The MPI makes a basic assumption that I do not think is correct. It assumes that we have space that is not utilised; that we are carrying - that was the word Mr Cornwell used - this enormous load. The fact is that space is well used in schools. Go to the schools and have a look around. I believe that all schools fully utilise their space. The ACT school system, going back many years, given our urban design in Canberra, has planned a school to be a building that is used. Ms Ellis will say something about that because it is very relevant to some of the work that she is doing. Our schools are planned to be useful, and indeed, they are. They become part of the suburb. There was a time in earlier days when we had very large schools in relatively small suburbs, small in geographic size. Given the population trends of 20 and 30 years ago, there were certainly large numbers of children in those suburbs. But we had large schools.
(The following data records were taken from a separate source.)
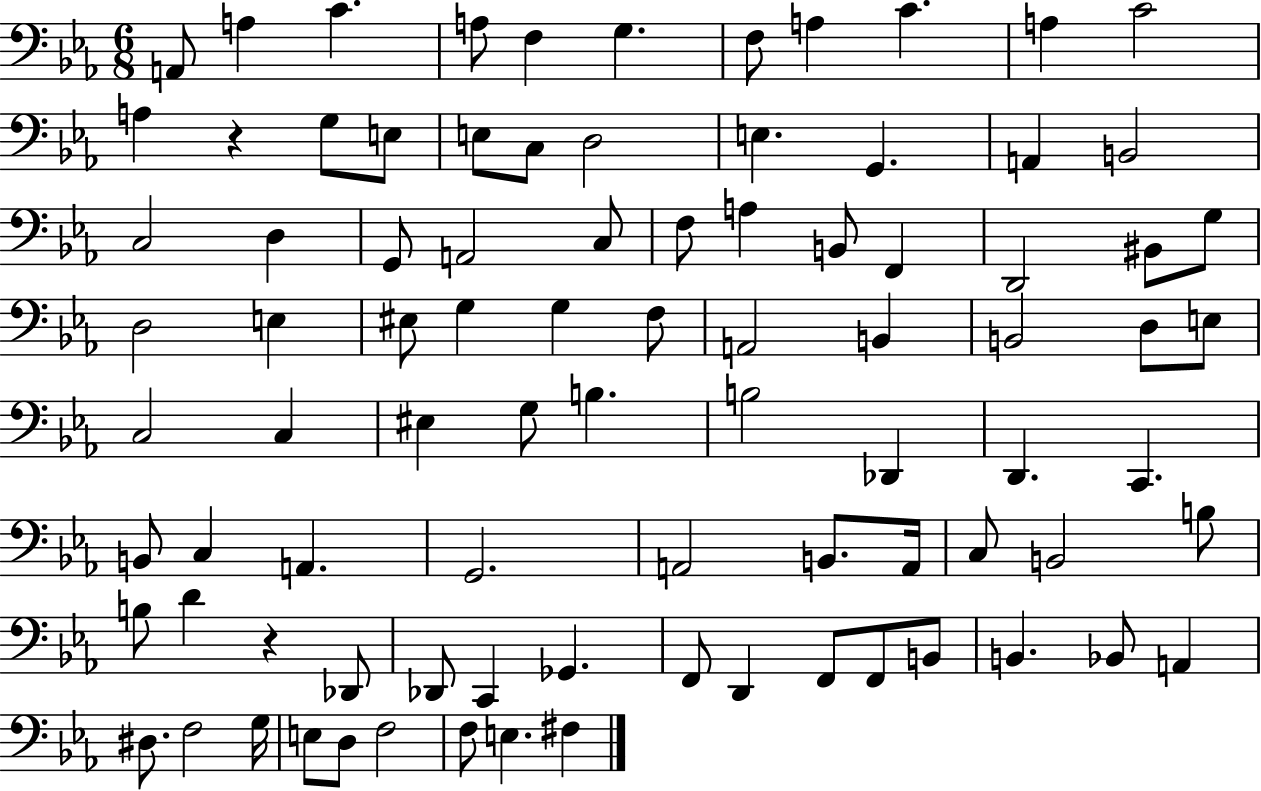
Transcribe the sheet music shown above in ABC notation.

X:1
T:Untitled
M:6/8
L:1/4
K:Eb
A,,/2 A, C A,/2 F, G, F,/2 A, C A, C2 A, z G,/2 E,/2 E,/2 C,/2 D,2 E, G,, A,, B,,2 C,2 D, G,,/2 A,,2 C,/2 F,/2 A, B,,/2 F,, D,,2 ^B,,/2 G,/2 D,2 E, ^E,/2 G, G, F,/2 A,,2 B,, B,,2 D,/2 E,/2 C,2 C, ^E, G,/2 B, B,2 _D,, D,, C,, B,,/2 C, A,, G,,2 A,,2 B,,/2 A,,/4 C,/2 B,,2 B,/2 B,/2 D z _D,,/2 _D,,/2 C,, _G,, F,,/2 D,, F,,/2 F,,/2 B,,/2 B,, _B,,/2 A,, ^D,/2 F,2 G,/4 E,/2 D,/2 F,2 F,/2 E, ^F,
Go to Turner, for example, and look at that very large school. The suburb itself is rather small. The school was built grandly, as everything in the Federal capital was at that time. It is a wonderful building. It had everything you would need - halls and so on. It was built all in one go. There were demountables there at some stage to cater for an excess of students. North Ainslie, I would think, in years gone by, catered for well over 1,000 students. I would like to check my figures on that. Mr Kaine, I thought, made the - - -

Mr Cornwell: Its original built capacity was 730.

MR WOOD: Yes. Then it had demountables, but 730 was the built capacity. We do not build schools today with a built capacity that high. I think the record has shown that that has left us with rather large buildings. Today we are building for a smaller core, perhaps 400 or so, perhaps even less than that, and that will grow with demountables. They are planned to accommodate those demountables.

Mr Cornwell got onto the argument about the schools in the Tuggeranong Valley - shock, horror - having 750 students or something. Mr Cornwell has been around Canberra and in education for a long time. Most of the schools in Canberra, certainly those earlier schools that I mentioned, had students in excess of that number. There is absolutely nothing unusual about schools having that number of students. It is one of the problems imposed on us by the nature of planning and development in the ACT that suburbs develop rather rapidly. You get the nappy valley syndrome, if you like, where development all goes on in one place at one time. Most of our schools moved fairly rapidly to substantial numbers and then they reduced in numbers. In terms of what Mr Cornwell's MPI would suggest, our planning caters for that, because we build that basic core to accommodate a smaller number of students. Those schools will accommodate 750, and I have no difficulty with that. That is fine and sensible, and I do not think it is a large school. Perhaps I am prejudiced because I had a brilliant eduction at a school of over 1,000 students all the time I was there. I have said before in this Assembly - to divert for a minute - that the size of the school does not determine the quality. Quality is determined by those things I was talking about before, by what the students do in the school. That is what makes the quality of the school, not the size. You can have a very small school that is terrific and a very large school that is terrific.